==== Texte à étudier

Sous un ciel de septembre
Les rentrées sont sans doute identiques, chez les petits et chez les grands. Il y a la même attente, parfois l’angoisse, des questionnements certainement, peut être de l’impatience. On se retrouve autour de celui ou de celle qui est sensé nous guider, ouvrir pour nous une certaine voie. Ensemble nous devons construire quelque chose, cohabiter, avancer dans une direction dictée par des objectifs précis.
Ma rentrée s’est donc faite réellement ce 1er septembre.
Nous étions tous réunis fébrilement autour de Vénérable Directrice pour cette réunion de rentrée. Une réunion de 3 h, à l’ordre du jour dense. Très dense. Avec lui des annonces, des espoirs et de grandes déceptions. Des coupes budgétaires, des réorientations, des changements dans nos missions, une philosophie d’accompagnement de nos publics qui doit changer. Vénérable Directrice n’aura eu de cesse de nous rassurer quant à ces nouvelles orientations, mais nous ne sommes pas dupes. Echanges de regards furtifs, quelques demandes de précisions, de minces objections.
Nous savons désormais concrètement à quelle sauce nous serons mangés et surtout ce que cela va engendrer comme changements pour nos publics et pour nous. Baisse des subventions FSE (l’argent comme l’eau se tarit), le rapprochement ASSEDIC / ANPE, le rapprochement de notre structure avec l’agence pour l’emploi, un accompagnement que nous nommerons rapproché pour ne pas dire coercitif.
Car c’est de cela qu’il va s’agir très concrètement. Un alignement sur les pays de la zone Europe, les plus exigeants en matière de suivi. Il est question désormais, à plus ou moins long terme, de « traçage » des personnes dans les prestations.
Le 1er septembre, c’est aussi le jour où (cherry on the cake), je me suis retrouvée parachutée coordinatrice d’un projet pour lequel j’ai toujours montré des réticences. « Coordinatrice de projet », quelle vaste fumisterie que cette dénomination qui ne veut rien dire, n’a de sens que pour ceux qui ont mis mon nom au bas de documents « officiels », sans même m’avoir consultée en amont.
Le regard que je porte sur mon métier et la façon dont il s’exerce est désormais sans complaisance, loin de ma naïveté des débuts, teinté de colère et d’incompréhension. Car l’essentiel de mon temps est pris en rédaction de projets, en comptes rendus et évaluations qui ne sont lus qu’à l’interne, en temps de présence à des réunions diverses et variées au cours desquelles on ne prend pas de réelles et concrètes décisions et pour finir en blablatages stériles. Au détriment de l’accompagnement de nos publics.

========

### [Tâches et exercices]
a – Résumez en deux phrases le texte sur la rentrée.
b – Rédigez, s'il vous plaît, la suite du texte sur la rentrée après sa dernière phrase.

==== Données enregistrées

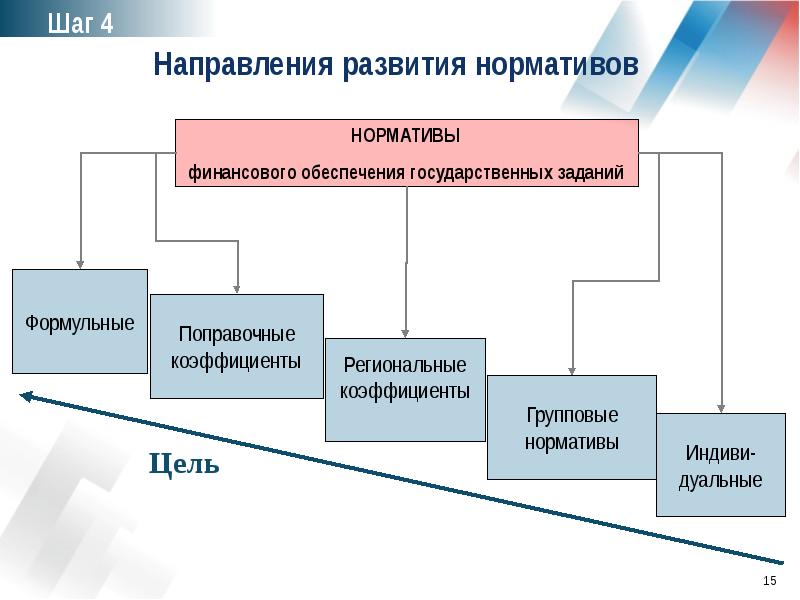 Шаг 4

Направления развития нормативов

НОРМАТИВЫ
финансового обеспечения государственных заданий

Формульные

Поправочные коэффициенты

Региональные коэффициенты

Групповые нормативы

Индивидуальные

Цель

15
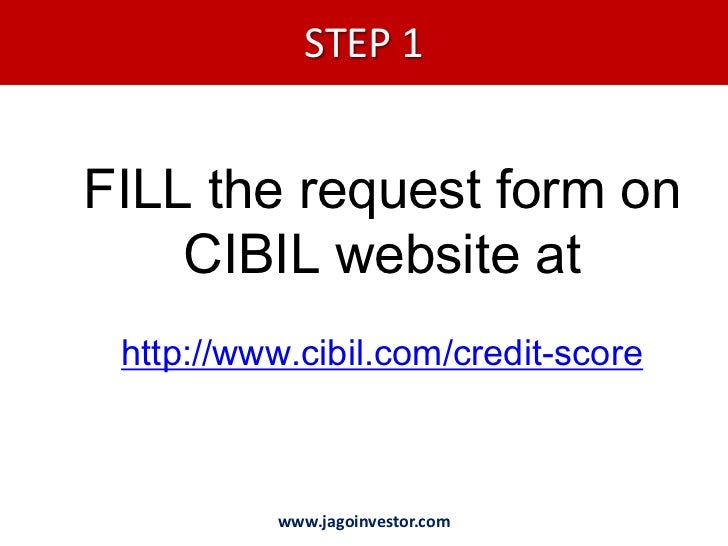 STEP 1

FILL the request form on CIBIL website at

http://www.cibil.com/credit-score

www.jagoinvestor.com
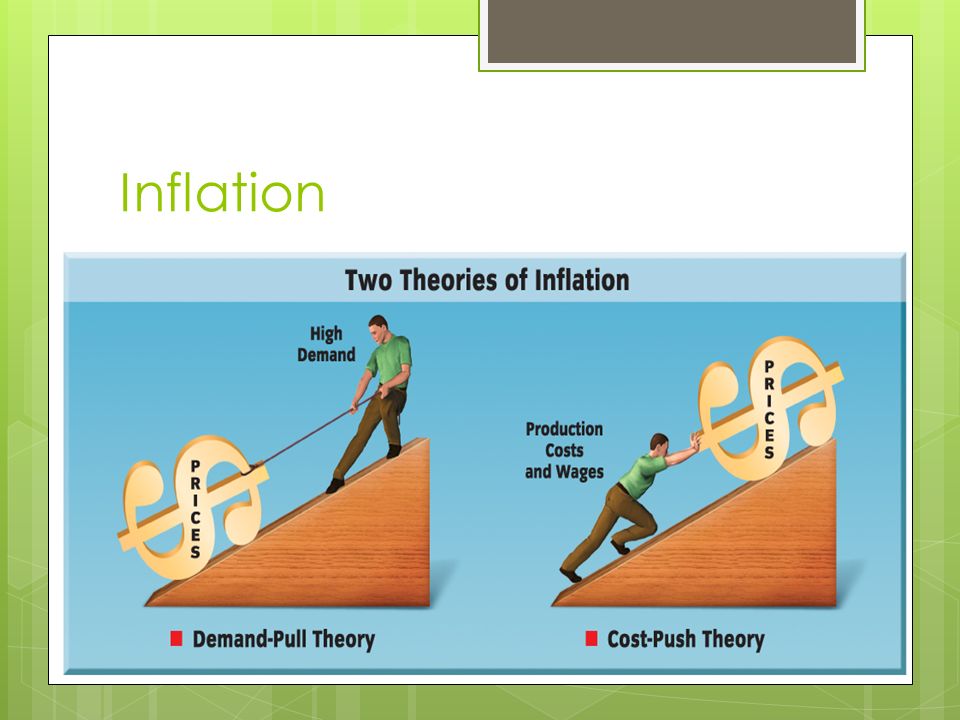 Inflation

Two Theories of Inflation

High Demand

PRICES

Demand-Pull Theory

Production Costs and Wages

PRICES

Cost-Push Theory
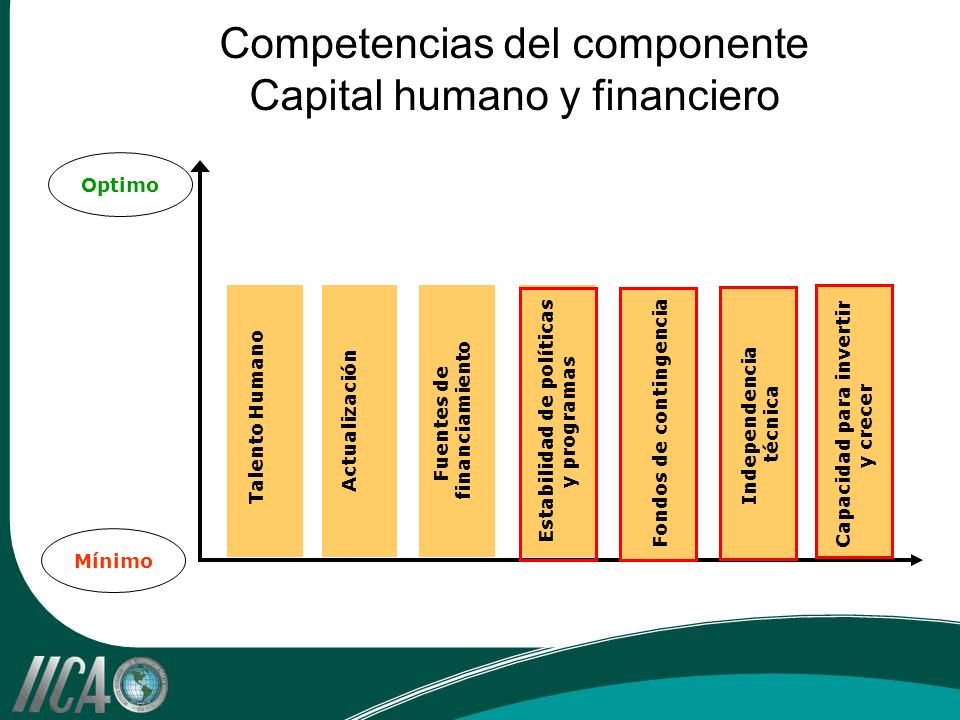 Competencias del componente Capital humano y financiero

Optimo

Mínimo

Talento Humano

Actualización

Fuentes de financiamiento

Estabilidad de políticas y programas

Fondos de contingencia

Independencia técnica

Capacidad para invertir y crecer

IICA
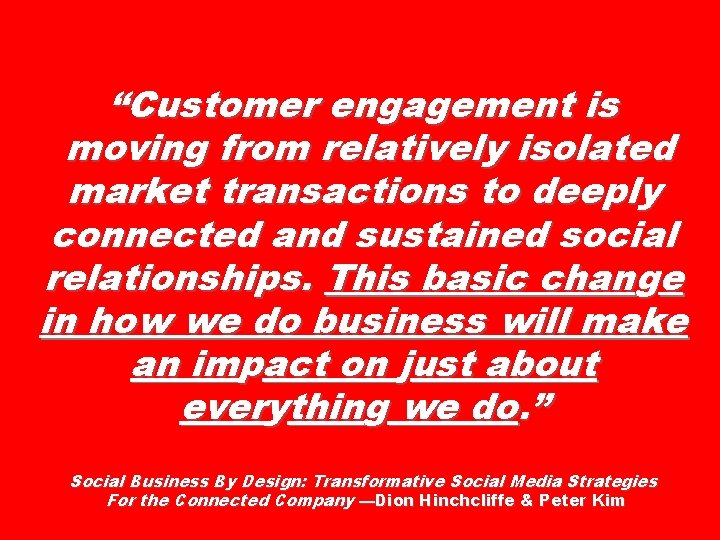 “Customer engagement is moving from relatively isolated market transactions to deeply connected and sustained social relationships. This basic change in how we do business will make an impact on just about everything we do.”

Social Business By Design: Transformative Social Media Strategies For the Connected Company —Dion Hinchcliffe & Peter Kim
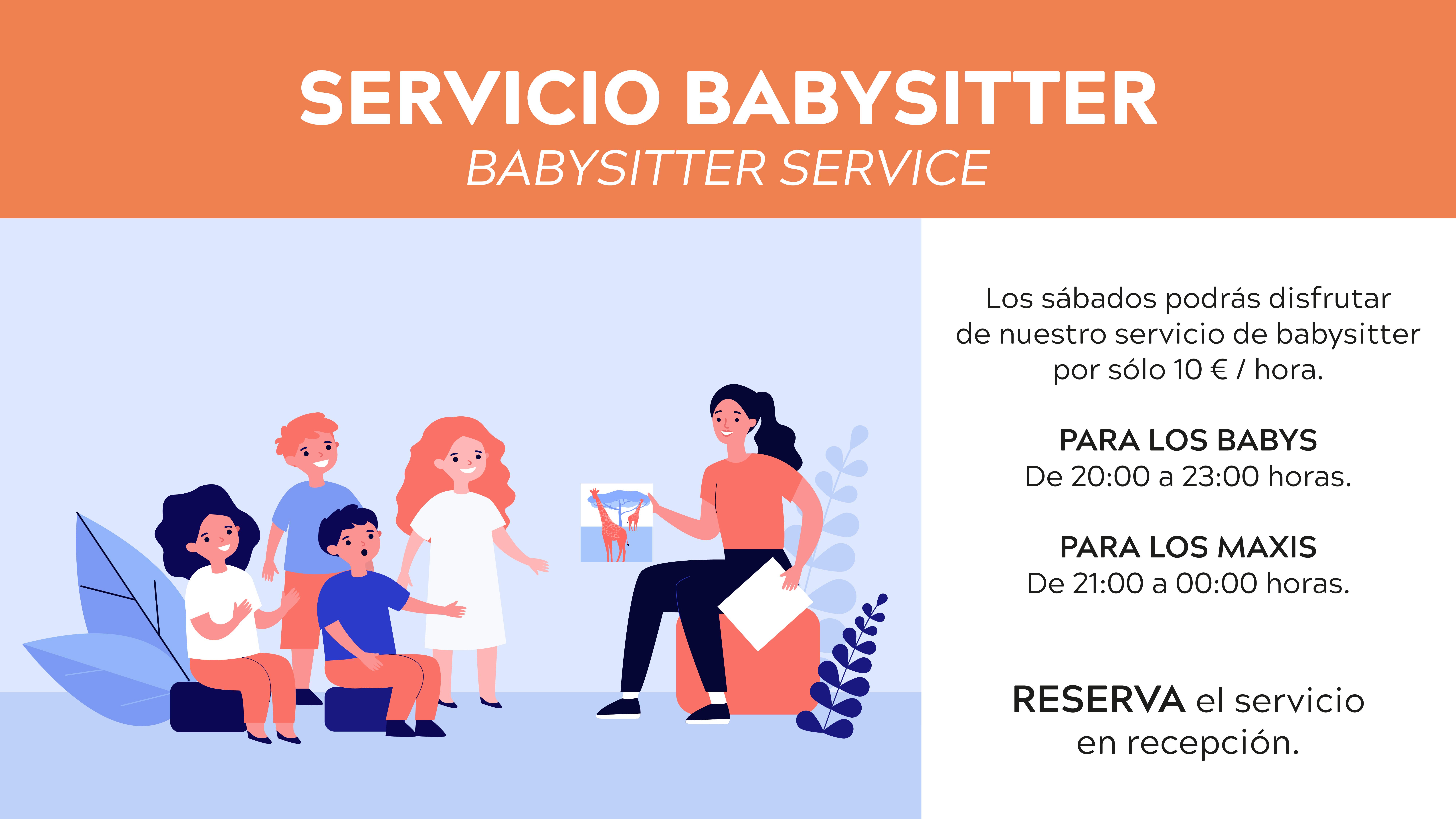 SERVICIO BABYSITTER
BABYSITTER SERVICE

Los sábados podrás disfrutar de nuestro servicio de babysitter por sólo 10 € / hora.

PARA LOS BABYS
De 20:00 a 23:00 horas.

PARA LOS MAXIS
De 21:00 a 00:00 horas.

RESERVA el servicio en recepción.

========

### [Réponses attendues]
a – Lors de la réunion de rentrée du 1er septembre, Vénérable Directrice a annoncé des coupes budgétaires, des réorientations et un accompagnement des publics plus rapproché, sans parvenir à rassurer les participants, qui ne sont pas dupes. Le même jour, la narratrice s'est retrouvée coordinatrice d'un projet sans avoir été consultée, et elle regrette que l'essentiel de son temps passe en rédactions, réunions et blablatages, au détriment de l'accompagnement des publics.

b –
Notre métier a 20 ans, il est né à l’ère du RMI (rappelez vous, cette mesure « transitoire »). Depuis lors, il évolue au rythme des politiques sociales et d’emploi, c’est à dire un peu dans tous les sens. Mais il reste précaire. C’est pour le moins ironique… Le turn over dans les structures est assez significatif de ce que nous vivons au quotidien, pourtant s’il l’on en juge par le nombres de sollicitations que nous avons chaque année, tout le monde « veut faire social ». C’est à n’y plus rien comprendre…
D’ailleurs, « social » en 2008, ne veut plus rien dire.
Aujourd’hui, plus que jamais, me semble-t-il, on fait entrer dans des cadres. On positionne à tire-larigot sur des prestations qui doivent conduire des personnes à aller sur des métiers « en tension ». Qu’importent le rythme, les aspirations profondes, les compétences et aussi les freins. Le maître mot, c’est « sortie positive ». Si seulement la réalité était aussi belle. Les sorties positives ne se gagnent pas si facilement. Ce sont des personnes cabossées que nous accompagnons. Pas des techniciens ou des cadres qui s‘adressent à d’autres structures qui ont plus de temps et un peu plus de moyens pour les accompagner et pour lesquels la case chômage est transitoire. Non. Des primo arrivants qui doivent bosser pour bouffer mais n’alignent pas 2 mots de français, des personnes avec des CV « à trous », pour ne pas parler de gouffres, des femmes étrangères qui vont travailler avec leurs enfants qu’elles ne peuvent pas faire garder qui ne comprennent pas qu’on les vire ensuite puisqu’elles SAVENT travailler.
J’ai un peu mal à tout ça. Mal de voir qu’il y a de moins en moins de formations, d’actions spécifiques pour des publics en difficulté, de programmes pour des personnes malades, d’accompagnement de personnes illettrées, de places en structures d’accueil d’urgence… Voilà.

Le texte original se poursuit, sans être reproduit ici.